Lui non ha mai dato
neppure l'impressione di poter fare del male. Ha sempre vissuto in maniera
normale, come tutti noi, dice il cognato. Non riesco a spiegarmi cosa sia
veramente accaduto, continua, per quale motivo si sia scatenato in lui qualcosa
di quel genere. L'intervista prosegue quasi con normalità, l'intervistato
insiste nel tentativo di dimostrare come quanto successo sia fuori dai canoni
di comportamento della sua famiglia, e l'intervistatrice continua a cercare un
nesso che leghi quanto capitato a quelle persone che lei e la troupe si trovano
di fronte: i vicini di casa, i parenti, persino i curiosi che affollano quel
tratto di strada. In fondo non è successo niente di diverso da ciò che accade
ogni giorno, pensa l'intervistatrice; sta tutto dentro ad un numero medio nella
casistica per questo tipo di fatti. Tra un po' di tempo ci apparirà normale
anche questo tipo di notizia, riflette, e la cronaca allora dovrà interessarsi d'altro.

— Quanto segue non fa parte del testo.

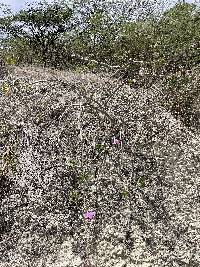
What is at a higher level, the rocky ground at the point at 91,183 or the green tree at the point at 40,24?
the rocky ground at the point at 91,183

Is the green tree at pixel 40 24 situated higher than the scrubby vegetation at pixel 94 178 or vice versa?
the scrubby vegetation at pixel 94 178

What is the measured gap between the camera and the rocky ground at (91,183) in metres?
3.33

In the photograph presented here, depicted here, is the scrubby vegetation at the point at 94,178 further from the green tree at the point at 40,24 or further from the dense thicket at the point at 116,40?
the green tree at the point at 40,24

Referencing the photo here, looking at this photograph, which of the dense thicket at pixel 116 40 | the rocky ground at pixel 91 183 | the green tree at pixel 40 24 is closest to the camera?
the rocky ground at pixel 91 183

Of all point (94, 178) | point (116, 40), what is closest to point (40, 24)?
point (116, 40)

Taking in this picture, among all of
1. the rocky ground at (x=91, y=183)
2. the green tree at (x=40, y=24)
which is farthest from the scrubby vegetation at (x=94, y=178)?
the green tree at (x=40, y=24)

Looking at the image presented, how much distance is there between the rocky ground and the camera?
333 centimetres

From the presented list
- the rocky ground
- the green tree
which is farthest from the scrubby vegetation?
the green tree

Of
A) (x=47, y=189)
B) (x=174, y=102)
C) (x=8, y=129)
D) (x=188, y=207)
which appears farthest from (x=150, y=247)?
(x=174, y=102)

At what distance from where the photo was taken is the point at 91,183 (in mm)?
3613

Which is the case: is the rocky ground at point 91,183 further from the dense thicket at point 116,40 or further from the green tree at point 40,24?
the green tree at point 40,24

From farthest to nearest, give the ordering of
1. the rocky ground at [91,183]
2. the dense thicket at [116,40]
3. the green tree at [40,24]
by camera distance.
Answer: the green tree at [40,24] → the dense thicket at [116,40] → the rocky ground at [91,183]

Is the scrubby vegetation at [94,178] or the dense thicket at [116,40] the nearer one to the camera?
the scrubby vegetation at [94,178]

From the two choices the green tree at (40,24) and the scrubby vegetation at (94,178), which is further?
the green tree at (40,24)
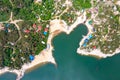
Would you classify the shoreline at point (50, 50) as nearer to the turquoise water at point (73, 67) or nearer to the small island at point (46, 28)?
the small island at point (46, 28)

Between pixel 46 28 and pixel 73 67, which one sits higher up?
pixel 46 28

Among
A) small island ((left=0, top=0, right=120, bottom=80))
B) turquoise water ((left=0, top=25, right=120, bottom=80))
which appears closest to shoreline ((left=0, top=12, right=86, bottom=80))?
small island ((left=0, top=0, right=120, bottom=80))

Non c'è niente di strano, è già accaduto nel passato, sarà così anche per
queste cose.
La telecamera riprende
la facce, le espressioni, i gesti; gli operatori sanno perfettamente che tutto
verrà vagliato in un veloce lavoro di montaggio, e una volta costruito il
servizio di due o tre minuti al massimo, quelle persone diventeranno
indissolubilmente legate a quei fatti e a quella storia. È la normalità
televisiva, dove le cose entrano apparentemente quasi per combinazione, ma poi
tutto diventa un piccolo spettacolo di vita, e qualsiasi dettaglio, persino le
smorfie di dolore, anche le lacrime, restano impresse in una memoria superiore
a qualsiasi altra cosa.
Il cognato prosegue per
qualche minuto a parlare come un fiume in piena, forse per l’emozione di
sentirsi importante davanti a degli estranei: dice cose della sua vita, parla delle
giornate di tutta la sua famiglia, insistendo a cercare di spiegare come tutto
là attorno sia sempre scorso in modo regolare, senza mai un accenno di
stranezza in nessuno di loro, forse comprendendo nel gesto ampio che fa col
braccio, persino l’intera comunità di persone da cui è circondato, fino a
racchiudere probabilmente l’intero piccolo paese dove abitano tutti loro. Ma
poi lascia una pausa, e di colpo guarda dritto dentro l’obiettivo;
l’intervistatrice sa che le ultime cose dette probabilmente verranno tagliate,
ma vuole chiudere comunque con un'ultima domanda, così si avvicina ancora e
dice tagliente nel microfono: cambierà qualcosa, adesso?
Naturalmente intende
raccogliere un parere su quanto quei fatti possano riuscire a modificare
l’andamento semplice e regolare della vita di provincia, ma l’uomo pare
riflettere a fondo su quella domanda, come per prendere del tempo, e infine cerca
di rispondere solo scuotendo la testa e disinteressandosi di tutto, come se non
avesse ancora messo a fuoco perfettamente quanto accaduto. Alla fine prende il
microfono che gli è rimasto per quell’attimo vicino al viso, lo stringe come
per cercare le parole per esprimere qualcosa d’importante, e in un attimo dice
allontanandosi: è tutto finto; e si volta verso gli altri.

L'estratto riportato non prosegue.